It's amazing how far and how short we've come with software architectures.
And it appears like it's thinking about it! /s
I recently bought a second-hand 64GB Mac to experiment with. Even with the biggest recent local model it can run (llama3.3:70b just about runs acceptably; I've also tried an array of Qwen3 30b variants) the quality is lacking for coding support. They can sometimes write and iterate on a simple Python script, but sometimes fail, and for general-purpose models, often fail to answer questions accurately (not unsurprisingly, considering the model is a compression of knowledge, and these are comparatively small models). They are far, far away from the quality and ability of currently available Claude/Gemini/ChatGPT models. And even with a good eBay deal, the Mac cost the current equivalent of ~6 years of a monthly subscription to one of these.

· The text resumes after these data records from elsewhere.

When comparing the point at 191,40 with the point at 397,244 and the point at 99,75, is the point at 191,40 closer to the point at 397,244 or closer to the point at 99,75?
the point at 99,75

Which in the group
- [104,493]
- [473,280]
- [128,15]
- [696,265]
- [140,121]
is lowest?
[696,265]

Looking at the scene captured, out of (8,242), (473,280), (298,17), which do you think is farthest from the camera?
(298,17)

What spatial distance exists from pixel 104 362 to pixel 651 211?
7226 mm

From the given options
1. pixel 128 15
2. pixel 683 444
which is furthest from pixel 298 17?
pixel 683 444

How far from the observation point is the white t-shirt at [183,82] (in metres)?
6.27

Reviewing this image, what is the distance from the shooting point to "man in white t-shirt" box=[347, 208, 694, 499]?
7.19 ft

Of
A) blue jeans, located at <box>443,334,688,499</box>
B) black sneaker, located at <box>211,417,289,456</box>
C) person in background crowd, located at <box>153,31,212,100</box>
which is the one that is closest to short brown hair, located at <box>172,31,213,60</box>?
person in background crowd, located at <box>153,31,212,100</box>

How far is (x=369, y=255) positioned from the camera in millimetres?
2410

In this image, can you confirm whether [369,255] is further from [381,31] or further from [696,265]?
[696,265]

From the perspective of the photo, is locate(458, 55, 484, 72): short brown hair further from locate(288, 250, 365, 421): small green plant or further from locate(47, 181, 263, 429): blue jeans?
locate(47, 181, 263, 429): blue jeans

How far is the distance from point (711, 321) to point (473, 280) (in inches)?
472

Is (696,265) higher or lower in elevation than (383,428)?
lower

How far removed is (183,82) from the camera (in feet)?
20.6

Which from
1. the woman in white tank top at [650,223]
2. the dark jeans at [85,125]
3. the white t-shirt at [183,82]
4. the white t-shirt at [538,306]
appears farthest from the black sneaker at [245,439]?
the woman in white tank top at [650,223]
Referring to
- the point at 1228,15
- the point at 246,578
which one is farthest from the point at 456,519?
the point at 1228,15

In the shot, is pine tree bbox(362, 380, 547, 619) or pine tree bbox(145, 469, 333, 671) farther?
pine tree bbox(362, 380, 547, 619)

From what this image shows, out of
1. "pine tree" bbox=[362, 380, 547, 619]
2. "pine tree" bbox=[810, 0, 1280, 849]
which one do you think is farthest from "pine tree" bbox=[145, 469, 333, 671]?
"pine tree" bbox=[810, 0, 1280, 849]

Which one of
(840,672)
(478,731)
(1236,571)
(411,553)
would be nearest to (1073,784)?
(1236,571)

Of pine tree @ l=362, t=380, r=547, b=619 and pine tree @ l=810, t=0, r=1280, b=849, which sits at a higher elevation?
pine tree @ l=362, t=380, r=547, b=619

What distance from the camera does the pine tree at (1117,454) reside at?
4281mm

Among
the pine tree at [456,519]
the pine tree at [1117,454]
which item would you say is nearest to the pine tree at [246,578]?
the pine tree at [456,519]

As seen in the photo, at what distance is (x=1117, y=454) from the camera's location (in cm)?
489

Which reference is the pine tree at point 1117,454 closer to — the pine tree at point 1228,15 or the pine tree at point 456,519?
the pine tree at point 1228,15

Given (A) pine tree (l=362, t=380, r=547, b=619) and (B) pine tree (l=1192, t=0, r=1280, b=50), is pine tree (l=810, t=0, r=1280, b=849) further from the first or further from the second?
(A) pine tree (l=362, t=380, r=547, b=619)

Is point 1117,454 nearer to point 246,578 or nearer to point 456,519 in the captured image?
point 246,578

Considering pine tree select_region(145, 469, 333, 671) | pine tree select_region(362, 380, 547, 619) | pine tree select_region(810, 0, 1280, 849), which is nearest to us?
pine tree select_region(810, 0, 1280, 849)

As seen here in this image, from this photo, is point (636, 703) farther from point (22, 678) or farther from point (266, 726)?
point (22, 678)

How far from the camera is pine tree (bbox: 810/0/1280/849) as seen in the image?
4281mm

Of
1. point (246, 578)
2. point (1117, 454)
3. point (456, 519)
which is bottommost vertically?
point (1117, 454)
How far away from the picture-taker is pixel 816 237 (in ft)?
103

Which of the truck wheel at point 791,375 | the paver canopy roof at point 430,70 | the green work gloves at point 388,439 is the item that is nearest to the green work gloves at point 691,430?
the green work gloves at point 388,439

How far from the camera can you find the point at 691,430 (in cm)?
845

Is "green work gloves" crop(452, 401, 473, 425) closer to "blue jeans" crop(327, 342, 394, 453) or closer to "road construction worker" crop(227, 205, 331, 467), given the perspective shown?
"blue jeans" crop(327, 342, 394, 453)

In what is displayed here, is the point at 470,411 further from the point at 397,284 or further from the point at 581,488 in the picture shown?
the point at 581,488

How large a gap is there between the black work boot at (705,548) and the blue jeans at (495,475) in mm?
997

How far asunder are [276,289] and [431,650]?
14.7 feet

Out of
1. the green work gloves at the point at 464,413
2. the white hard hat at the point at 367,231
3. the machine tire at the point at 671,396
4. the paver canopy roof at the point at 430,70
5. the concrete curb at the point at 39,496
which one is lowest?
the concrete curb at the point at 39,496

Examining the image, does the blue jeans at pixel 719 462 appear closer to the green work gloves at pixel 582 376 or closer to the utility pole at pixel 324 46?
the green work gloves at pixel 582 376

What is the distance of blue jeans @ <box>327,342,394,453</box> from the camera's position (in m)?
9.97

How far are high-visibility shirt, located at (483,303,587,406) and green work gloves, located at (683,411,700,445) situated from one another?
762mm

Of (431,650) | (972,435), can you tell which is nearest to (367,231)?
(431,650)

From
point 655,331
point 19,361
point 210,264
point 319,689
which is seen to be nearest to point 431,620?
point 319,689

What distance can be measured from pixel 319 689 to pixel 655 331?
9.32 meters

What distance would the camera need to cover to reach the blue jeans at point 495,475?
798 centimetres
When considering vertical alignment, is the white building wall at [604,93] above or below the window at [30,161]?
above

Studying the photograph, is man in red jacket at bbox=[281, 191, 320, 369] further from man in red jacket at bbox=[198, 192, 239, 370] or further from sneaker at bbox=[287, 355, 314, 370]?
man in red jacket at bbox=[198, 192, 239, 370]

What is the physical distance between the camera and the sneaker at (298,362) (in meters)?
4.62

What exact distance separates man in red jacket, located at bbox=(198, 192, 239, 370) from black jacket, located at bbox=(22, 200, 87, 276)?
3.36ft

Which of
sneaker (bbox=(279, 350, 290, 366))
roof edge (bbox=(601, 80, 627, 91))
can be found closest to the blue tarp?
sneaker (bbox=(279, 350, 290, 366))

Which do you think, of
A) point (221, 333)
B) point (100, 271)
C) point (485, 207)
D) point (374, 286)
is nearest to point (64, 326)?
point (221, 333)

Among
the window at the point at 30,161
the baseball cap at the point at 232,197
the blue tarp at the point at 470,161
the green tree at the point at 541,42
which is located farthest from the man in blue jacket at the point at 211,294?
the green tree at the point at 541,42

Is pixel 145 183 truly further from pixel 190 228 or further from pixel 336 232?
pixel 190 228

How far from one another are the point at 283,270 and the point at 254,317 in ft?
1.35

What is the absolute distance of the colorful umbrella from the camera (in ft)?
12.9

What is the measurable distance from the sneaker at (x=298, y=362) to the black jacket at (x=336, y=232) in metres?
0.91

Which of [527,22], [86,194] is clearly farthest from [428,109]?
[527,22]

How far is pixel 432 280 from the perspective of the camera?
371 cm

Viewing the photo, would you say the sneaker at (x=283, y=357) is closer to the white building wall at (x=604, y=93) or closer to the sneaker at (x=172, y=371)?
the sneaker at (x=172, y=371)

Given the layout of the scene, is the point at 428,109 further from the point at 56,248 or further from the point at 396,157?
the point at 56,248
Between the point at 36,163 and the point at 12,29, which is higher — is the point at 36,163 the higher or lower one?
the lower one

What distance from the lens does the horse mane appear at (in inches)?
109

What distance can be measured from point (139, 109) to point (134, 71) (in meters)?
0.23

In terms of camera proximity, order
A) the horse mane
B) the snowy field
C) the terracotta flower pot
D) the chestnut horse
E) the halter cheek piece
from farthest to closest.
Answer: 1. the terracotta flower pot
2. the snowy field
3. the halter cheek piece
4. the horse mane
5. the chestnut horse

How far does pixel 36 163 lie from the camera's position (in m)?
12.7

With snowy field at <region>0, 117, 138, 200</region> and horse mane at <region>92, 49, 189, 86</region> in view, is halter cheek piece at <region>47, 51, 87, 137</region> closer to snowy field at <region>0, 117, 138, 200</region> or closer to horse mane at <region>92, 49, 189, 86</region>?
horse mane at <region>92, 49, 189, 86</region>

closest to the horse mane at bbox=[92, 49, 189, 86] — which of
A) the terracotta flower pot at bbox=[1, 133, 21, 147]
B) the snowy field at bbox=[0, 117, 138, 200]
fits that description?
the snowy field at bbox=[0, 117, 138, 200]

Based on the current state of play, once we can access relatively affordable systems with 512-1024GB fast (v)ram and sufficient FLOPs to match, we might have a meaningfully powerful local solution. Until then, I fear local only is for enthusiasts/hobbyists and niche non-general tasks.
The APIs are not subsidized, they probably have quite the large margin actually: https://lmsys.org/blog/2025-05-05-large-scale-ep/
>Why would you pay OpenAI when you can host your own hyper efficient Chinese model
The 48GB of VRAM or unified memory required to run this model at 4bits is not free either.